- Born: December 31, 1944 (age 81) Zephyrhills, Florida, U.S.
- Car number: 00jr

Championship titles
- 1965, 1973 Florida Governor's Cup 1976 New York State Fair Champion

= Wayne Reutimann =

American racing driver (born 1944)

Wayne Reutimann (born December 31, 1944) is an American retired racing driver from Zephyrhills, Florida. Never one to turn down a challenge, he successfully competed in dirt Modified, aslphalt Late Model, and Sprint cars.

==Racing career==
Wayne Reutimann followed his older brother Buzzie into racing with one of their father's old Modifieds, a 1935 Chevy coupe numbered as 00 jr. and powered by a GMC six-cylinder engine. Reutimann moved on to asphalt Late Models competing success fully at the Golden Gate and Sarasota-Bradenton Speedways in Florida, and in 1965 gained notoriety by becoming the youngest winner of the Florida State Late Model Championship with a half-car-length victory over Bobby Allison at Golden Gate.
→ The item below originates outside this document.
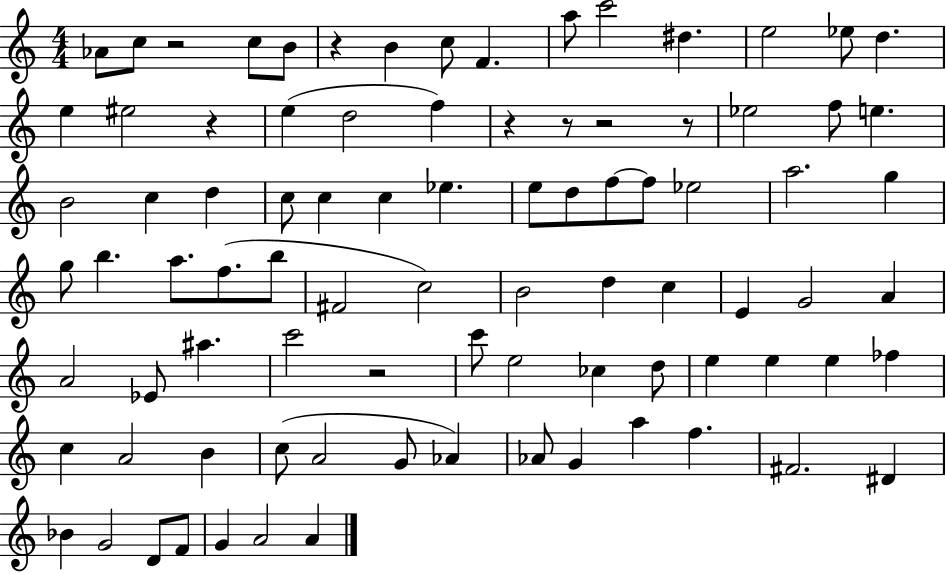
Ab4/e C5/e R/h C5/e B4/e R/q B4/q C5/e F4/q. A5/e C6/h D#5/q. E5/h Eb5/e D5/q. E5/q EIS5/h R/q E5/q D5/h F5/q R/q R/e R/h R/e Eb5/h F5/e E5/q. B4/h C5/q D5/q C5/e C5/q C5/q Eb5/q. E5/e D5/e F5/e F5/e Eb5/h A5/h. G5/q G5/e B5/q. A5/e. F5/e. B5/e F#4/h C5/h B4/h D5/q C5/q E4/q G4/h A4/q A4/h Eb4/e A#5/q. C6/h R/h C6/e E5/h CES5/q D5/e E5/q E5/q E5/q FES5/q C5/q A4/h B4/q C5/e A4/h G4/e Ab4/q Ab4/e G4/q A5/q F5/q. F#4/h. D#4/q Bb4/q G4/h D4/e F4/e G4/q A4/h A4/q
From 1972 to 1977 Reutimann went north to try his hand at dirt-track Modified competition and became a consistent winner at New Jersey's East Windsor Speedway and Pennsylvania's Nazareth Speedway. He claimed the Orange County Fair Speedway (Middletown, New York) track championships in 1975 and 1977, and also won the 1976 New York State Fair Championship at the Syracuse Mile.

Wayne Reutimann. was inducted into the Northeast Dirt Modified Hall of Fame in 2008.